• _What the task requires_
Copy out the text lines from the line with "9,17 ctw natürlicher" to the line with "Zilner Zestaw Noży", both included, and leave the pictures out of your answer.

━━ Records provided ━━

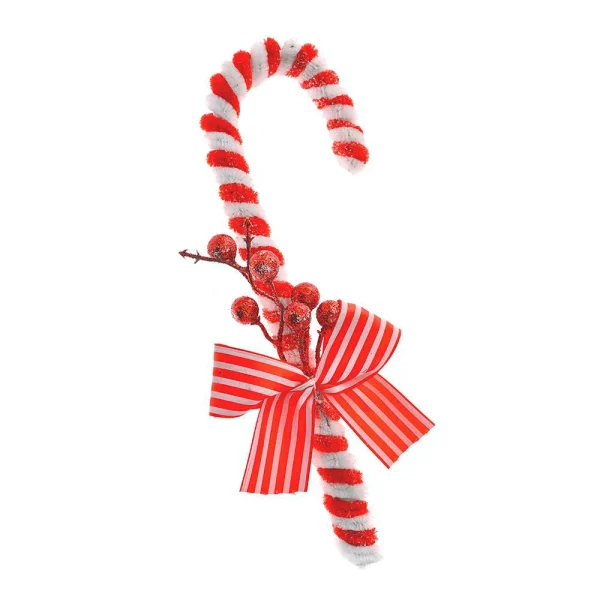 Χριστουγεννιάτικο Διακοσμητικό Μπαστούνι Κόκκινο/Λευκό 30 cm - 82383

━━━
━━ Records provided ━━

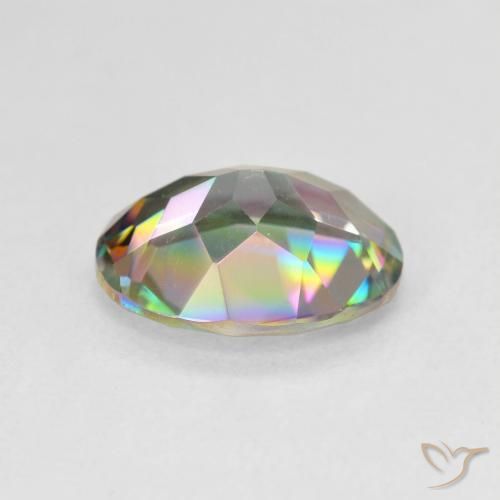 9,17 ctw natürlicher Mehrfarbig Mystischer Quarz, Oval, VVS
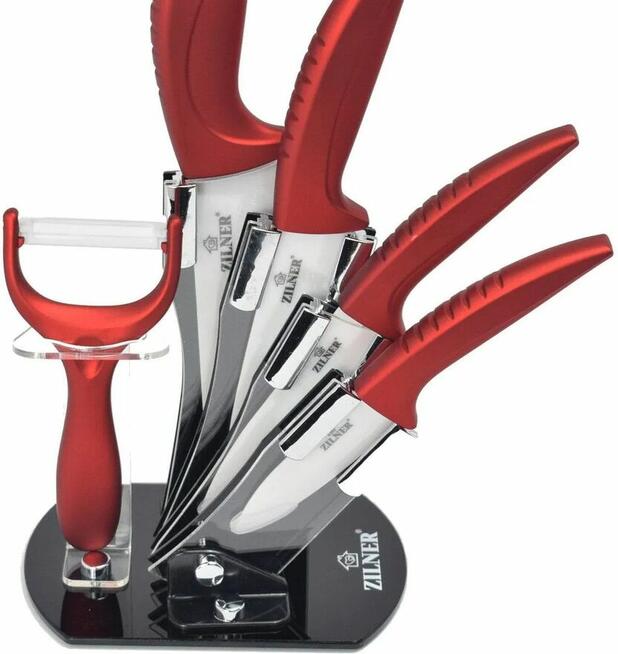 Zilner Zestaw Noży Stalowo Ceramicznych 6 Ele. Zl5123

━━━
━━ Records provided ━━

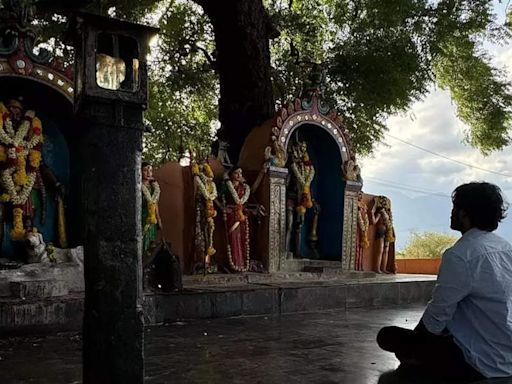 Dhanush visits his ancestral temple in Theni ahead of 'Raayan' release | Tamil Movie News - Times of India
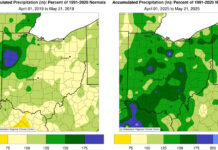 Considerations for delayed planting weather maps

━━━

• _Finished exercise_
 9,17 ctw natürlicher Mehrfarbig Mystischer Quarz, Oval, VVS
 Zilner Zestaw Noży Stalowo Ceramicznych 6 Ele. Zl5123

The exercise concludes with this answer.